パトゥル・リンポチェの生涯と教え(40)
◎パトゥル、模範的な僧に出会う
シャブカルに会いに行く道中で彼が亡くなったことを知ったパトゥルは、南東へと旅の方向を変えて、ジョナンの伝統とカーラチャクラの系統の重要な中心地であったザムタンに向かった。
その地には、ツァンパ・ゲロン・ンガワン・チョジョルという名のラマが住んでいた。彼は模範的な僧として有名で、二百五十三の出家僧の戒を非常に厳格に、清らかに守っていた。そのラマが住んでいる場所の近くにある寺院の周りを回っていたパトゥルは、窓際に座っているそのラマを見つけた。上を見上げて、パトゥルは笑いながらこう言った。
「テーへー、あの僧は、二つ以上の戒を破っているではないか!」
それを聞いたラマは、すぐに下に降りてきて、パトゥルに謝り始めた。
「アーディ! 私が認識している限りでは、わたしは生涯一度も、たった一つの戒律さえ破ったことがありません。しかし、心は常に動いています。常に雷光のような速さで変化しています。わたしが気づかぬ間に、心に考えが浮かんでいる可能性は、十分にあり得ることです。わたしが知らず知らずのうちに、戒律を破ってしまっていたこともあったかもしれません! どうかわたしに、心が散漫にならない状態を持続する方法を教えてくださいませんか?」
パトゥルは非常に喜んで、こう言った。
「ハ! あなたは良い耳を持っていらっしゃる。私が言ったことをちゃんと聞いていた!」
パトゥルはツァンパ・ゲロン・ンガワン・チョジョルからカーラチャクラの伝承を受けた。そしてパトゥル自身はそこで千人以上の人々に、アサンガのウッタラタントラ・シャーストラについての教えを、クンキェン・ドルポパ・シェラブ・ギャルツェンの解説を用いて説き、そして同様に入菩提行論の教えも説いた。
その後、この地域を悩ませていた悪霊たちが鎮まり、長年にわたってずっと平和が続いたと、その地の人々は言っていた。

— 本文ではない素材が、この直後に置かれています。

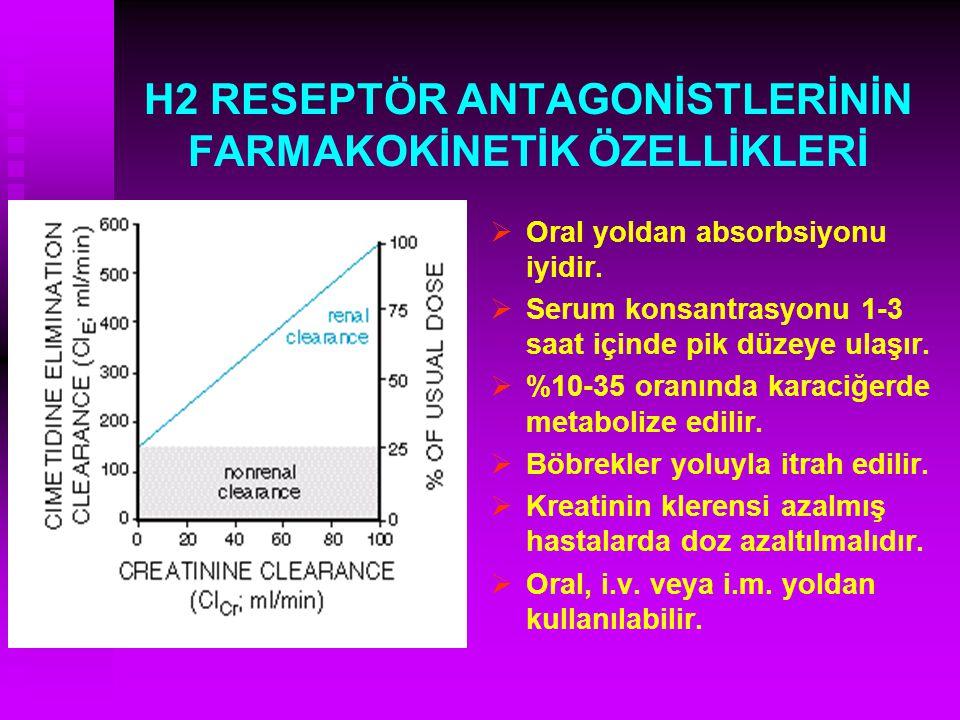 H2 RESEPTÖR ANTAGONİSTLERİNİN FARMAKOKİNETİK ÖZELLİKLERİ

ザムタンから、パトゥルはそのすぐ近くにあるヤルルン・ペマコに向かった。そこは、ゴロクのドゥドゥプチェン一世、ジグメ・ティンレー・ウーセルの活動の中心地であった場所である。ドゥドゥプチェンは、その人生の後期を過ごした僧院をその地に建て、ド・キェンツェーを含む名だたる弟子たちに教えを説いたのだった。
当時、ロンチェン・ニンティクの主要な系統の保持者であったギャルセー・シェンペン・タイェがヤルルン・ペマコに住み、ジグメ・ティンレー・ウーセルに代わって政務を行なっていた。